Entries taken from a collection
####################
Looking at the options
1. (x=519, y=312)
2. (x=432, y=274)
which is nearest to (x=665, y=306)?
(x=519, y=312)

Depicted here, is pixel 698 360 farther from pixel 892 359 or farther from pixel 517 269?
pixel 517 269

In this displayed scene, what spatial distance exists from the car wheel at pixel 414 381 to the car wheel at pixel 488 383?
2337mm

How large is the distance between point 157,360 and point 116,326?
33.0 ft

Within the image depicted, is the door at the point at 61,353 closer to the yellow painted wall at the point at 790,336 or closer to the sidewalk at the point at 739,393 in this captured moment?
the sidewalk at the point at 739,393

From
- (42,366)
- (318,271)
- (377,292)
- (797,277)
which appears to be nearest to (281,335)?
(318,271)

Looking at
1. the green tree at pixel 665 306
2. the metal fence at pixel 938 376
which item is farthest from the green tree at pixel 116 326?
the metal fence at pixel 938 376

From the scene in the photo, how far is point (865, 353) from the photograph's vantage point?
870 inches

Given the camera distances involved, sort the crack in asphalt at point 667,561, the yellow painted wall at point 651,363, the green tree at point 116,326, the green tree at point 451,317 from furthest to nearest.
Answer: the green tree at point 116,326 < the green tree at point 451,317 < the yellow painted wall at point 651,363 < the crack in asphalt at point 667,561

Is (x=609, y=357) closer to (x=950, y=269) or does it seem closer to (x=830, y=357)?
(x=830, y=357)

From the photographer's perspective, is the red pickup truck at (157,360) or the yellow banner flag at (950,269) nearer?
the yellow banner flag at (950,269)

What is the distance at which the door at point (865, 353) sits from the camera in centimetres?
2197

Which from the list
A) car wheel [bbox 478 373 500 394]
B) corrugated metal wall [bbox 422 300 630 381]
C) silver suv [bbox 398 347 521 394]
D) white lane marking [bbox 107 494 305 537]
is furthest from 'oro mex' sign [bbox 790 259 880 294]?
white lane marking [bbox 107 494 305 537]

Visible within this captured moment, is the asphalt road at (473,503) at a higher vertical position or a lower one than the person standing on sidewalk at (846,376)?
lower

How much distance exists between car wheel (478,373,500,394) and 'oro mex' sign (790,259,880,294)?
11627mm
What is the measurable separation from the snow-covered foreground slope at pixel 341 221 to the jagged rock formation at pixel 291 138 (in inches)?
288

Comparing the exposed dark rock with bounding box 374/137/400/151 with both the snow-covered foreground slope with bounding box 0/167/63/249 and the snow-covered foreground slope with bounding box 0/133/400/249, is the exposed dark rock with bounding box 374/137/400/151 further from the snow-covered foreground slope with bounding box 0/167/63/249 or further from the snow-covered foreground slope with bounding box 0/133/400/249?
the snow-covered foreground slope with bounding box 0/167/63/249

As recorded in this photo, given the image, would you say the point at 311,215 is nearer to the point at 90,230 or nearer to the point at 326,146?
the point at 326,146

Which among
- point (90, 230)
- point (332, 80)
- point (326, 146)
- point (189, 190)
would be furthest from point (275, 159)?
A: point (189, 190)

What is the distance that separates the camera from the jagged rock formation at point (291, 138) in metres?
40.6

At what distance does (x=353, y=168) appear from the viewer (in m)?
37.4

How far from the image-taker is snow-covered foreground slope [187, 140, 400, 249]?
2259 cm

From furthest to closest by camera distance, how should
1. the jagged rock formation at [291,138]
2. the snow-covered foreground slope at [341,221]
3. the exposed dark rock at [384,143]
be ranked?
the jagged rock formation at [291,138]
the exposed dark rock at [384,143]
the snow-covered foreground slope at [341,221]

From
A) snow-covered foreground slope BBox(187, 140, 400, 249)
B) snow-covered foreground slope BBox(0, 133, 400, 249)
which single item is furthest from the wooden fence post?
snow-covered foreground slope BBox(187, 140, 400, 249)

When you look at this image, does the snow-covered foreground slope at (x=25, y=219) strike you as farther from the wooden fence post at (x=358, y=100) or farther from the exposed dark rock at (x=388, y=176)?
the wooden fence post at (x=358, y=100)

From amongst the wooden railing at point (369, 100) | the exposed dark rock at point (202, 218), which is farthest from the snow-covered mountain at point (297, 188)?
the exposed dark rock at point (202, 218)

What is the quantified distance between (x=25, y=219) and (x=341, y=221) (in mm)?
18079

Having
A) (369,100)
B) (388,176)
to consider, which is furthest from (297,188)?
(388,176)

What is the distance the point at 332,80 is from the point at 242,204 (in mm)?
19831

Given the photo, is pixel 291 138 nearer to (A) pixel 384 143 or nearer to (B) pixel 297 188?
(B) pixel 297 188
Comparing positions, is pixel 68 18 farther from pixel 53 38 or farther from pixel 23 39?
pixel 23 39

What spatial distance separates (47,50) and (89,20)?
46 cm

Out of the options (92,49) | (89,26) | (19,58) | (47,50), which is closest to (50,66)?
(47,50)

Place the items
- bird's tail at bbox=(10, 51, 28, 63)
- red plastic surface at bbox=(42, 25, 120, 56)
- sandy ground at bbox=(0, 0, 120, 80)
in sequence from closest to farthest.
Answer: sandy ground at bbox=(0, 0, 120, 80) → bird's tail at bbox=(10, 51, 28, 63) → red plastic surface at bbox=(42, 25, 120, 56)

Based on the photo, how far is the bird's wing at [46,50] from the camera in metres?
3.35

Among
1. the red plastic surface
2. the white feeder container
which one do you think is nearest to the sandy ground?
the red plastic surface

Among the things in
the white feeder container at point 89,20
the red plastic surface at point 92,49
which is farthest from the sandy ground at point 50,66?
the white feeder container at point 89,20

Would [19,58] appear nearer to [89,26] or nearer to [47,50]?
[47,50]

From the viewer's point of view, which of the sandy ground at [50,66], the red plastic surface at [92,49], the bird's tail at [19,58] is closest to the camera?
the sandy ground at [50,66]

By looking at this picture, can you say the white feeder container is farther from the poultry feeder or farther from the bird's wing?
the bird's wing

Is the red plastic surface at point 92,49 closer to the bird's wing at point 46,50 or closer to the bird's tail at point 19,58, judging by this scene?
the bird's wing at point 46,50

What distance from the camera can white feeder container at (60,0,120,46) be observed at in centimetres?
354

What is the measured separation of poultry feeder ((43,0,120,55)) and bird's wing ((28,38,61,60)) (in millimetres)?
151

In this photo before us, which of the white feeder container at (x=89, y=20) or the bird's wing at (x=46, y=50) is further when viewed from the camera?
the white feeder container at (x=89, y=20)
####################
* Directions *
Return the entries above exactly, each one complete.

* Finished task *
Looking at the options
1. (x=519, y=312)
2. (x=432, y=274)
which is nearest to (x=665, y=306)?
(x=519, y=312)

Depicted here, is pixel 698 360 farther from pixel 892 359 or farther from pixel 517 269?
pixel 517 269

In this displayed scene, what spatial distance exists from the car wheel at pixel 414 381 to the car wheel at pixel 488 383?
2337mm

How large is the distance between point 157,360 and point 116,326?
33.0 ft

Within the image depicted, is the door at the point at 61,353 closer to the yellow painted wall at the point at 790,336 or closer to the sidewalk at the point at 739,393 in this captured moment?
the sidewalk at the point at 739,393

From
- (42,366)
- (318,271)
- (377,292)
- (797,277)
which appears to be nearest to (281,335)?
(318,271)

Looking at
1. the green tree at pixel 665 306
2. the metal fence at pixel 938 376
which item is farthest from the green tree at pixel 116 326?
the metal fence at pixel 938 376

From the scene in the photo, how far is point (865, 353) from the photograph's vantage point?
870 inches

Given the camera distances involved, sort the crack in asphalt at point 667,561, the yellow painted wall at point 651,363, the green tree at point 116,326, the green tree at point 451,317 from furthest to nearest.
Answer: the green tree at point 116,326 < the green tree at point 451,317 < the yellow painted wall at point 651,363 < the crack in asphalt at point 667,561

Is (x=609, y=357) closer to (x=950, y=269) or does it seem closer to (x=830, y=357)?
(x=830, y=357)

From the photographer's perspective, is the red pickup truck at (157,360) or the yellow banner flag at (950,269) nearer?
the yellow banner flag at (950,269)

What is the distance at which the door at point (865, 353) sits from the camera in centimetres?
2197

Which from the list
A) car wheel [bbox 478 373 500 394]
B) corrugated metal wall [bbox 422 300 630 381]
C) silver suv [bbox 398 347 521 394]
D) white lane marking [bbox 107 494 305 537]
is furthest from 'oro mex' sign [bbox 790 259 880 294]?
white lane marking [bbox 107 494 305 537]

Visible within this captured moment, is the asphalt road at (473,503) at a higher vertical position or a lower one than the person standing on sidewalk at (846,376)?
lower

How much distance exists between car wheel (478,373,500,394) and 'oro mex' sign (790,259,880,294)?
11627mm
What is the measurable separation from the snow-covered foreground slope at pixel 341 221 to the jagged rock formation at pixel 291 138 (in inches)?
288

Comparing the exposed dark rock with bounding box 374/137/400/151 with both the snow-covered foreground slope with bounding box 0/167/63/249 and the snow-covered foreground slope with bounding box 0/133/400/249, is the exposed dark rock with bounding box 374/137/400/151 further from the snow-covered foreground slope with bounding box 0/167/63/249 or further from the snow-covered foreground slope with bounding box 0/133/400/249?
the snow-covered foreground slope with bounding box 0/167/63/249

As recorded in this photo, given the image, would you say the point at 311,215 is nearer to the point at 90,230 or nearer to the point at 326,146?
the point at 326,146

Which among
- point (90, 230)
- point (332, 80)
- point (326, 146)
- point (189, 190)
would be furthest from point (275, 159)?
A: point (189, 190)

What is the distance that separates the camera from the jagged rock formation at point (291, 138) in metres?
40.6

At what distance does (x=353, y=168) appear from the viewer (in m)?
37.4

How far from the image-taker is snow-covered foreground slope [187, 140, 400, 249]?
2259 cm

From furthest to closest by camera distance, how should
1. the jagged rock formation at [291,138]
2. the snow-covered foreground slope at [341,221]
3. the exposed dark rock at [384,143]
be ranked?
the jagged rock formation at [291,138]
the exposed dark rock at [384,143]
the snow-covered foreground slope at [341,221]

From
A) snow-covered foreground slope BBox(187, 140, 400, 249)
B) snow-covered foreground slope BBox(0, 133, 400, 249)
which single item is furthest from the wooden fence post?
snow-covered foreground slope BBox(187, 140, 400, 249)

When you look at this image, does the snow-covered foreground slope at (x=25, y=219) strike you as farther from the wooden fence post at (x=358, y=100) or farther from the exposed dark rock at (x=388, y=176)?
the wooden fence post at (x=358, y=100)

From amongst the wooden railing at point (369, 100) | the exposed dark rock at point (202, 218), which is farthest from the snow-covered mountain at point (297, 188)?
the exposed dark rock at point (202, 218)

What is the quantified distance between (x=25, y=219) and (x=341, y=221) (in mm)?
18079

Having
A) (369,100)
B) (388,176)
to consider, which is furthest from (297,188)?
(388,176)

What is the distance the point at 332,80 is from the point at 242,204 (in mm)?
19831

Given the photo, is pixel 291 138 nearer to (A) pixel 384 143 or nearer to (B) pixel 297 188?
(B) pixel 297 188
Comparing positions, is pixel 68 18 farther from pixel 53 38 or farther from pixel 23 39?
pixel 23 39

What spatial distance separates (47,50) and (89,20)?
46 cm

Out of the options (92,49) | (89,26) | (19,58) | (47,50), which is closest to (50,66)?
(47,50)

Place the items
- bird's tail at bbox=(10, 51, 28, 63)
- red plastic surface at bbox=(42, 25, 120, 56)
- sandy ground at bbox=(0, 0, 120, 80)
in sequence from closest to farthest.
Answer: sandy ground at bbox=(0, 0, 120, 80) → bird's tail at bbox=(10, 51, 28, 63) → red plastic surface at bbox=(42, 25, 120, 56)

Based on the photo, how far is the bird's wing at [46,50] from the camera in metres?
3.35

Among
1. the red plastic surface
2. the white feeder container
which one do you think is nearest to the sandy ground?
the red plastic surface

Among the things in
the white feeder container at point 89,20
the red plastic surface at point 92,49
which is farthest from the sandy ground at point 50,66?
the white feeder container at point 89,20

Would [19,58] appear nearer to [89,26] or nearer to [47,50]?
[47,50]

From the viewer's point of view, which of the sandy ground at [50,66], the red plastic surface at [92,49], the bird's tail at [19,58] is closest to the camera?
the sandy ground at [50,66]

By looking at this picture, can you say the white feeder container is farther from the poultry feeder or farther from the bird's wing?
the bird's wing

Is the red plastic surface at point 92,49 closer to the bird's wing at point 46,50 or closer to the bird's tail at point 19,58, judging by this scene?
the bird's wing at point 46,50

What distance from the camera can white feeder container at (60,0,120,46) be observed at in centimetres?
354

What is the measured separation of poultry feeder ((43,0,120,55)) and bird's wing ((28,38,61,60)) (in millimetres)?
151

In this photo before us, which of the white feeder container at (x=89, y=20) or the bird's wing at (x=46, y=50) is further when viewed from the camera?
the white feeder container at (x=89, y=20)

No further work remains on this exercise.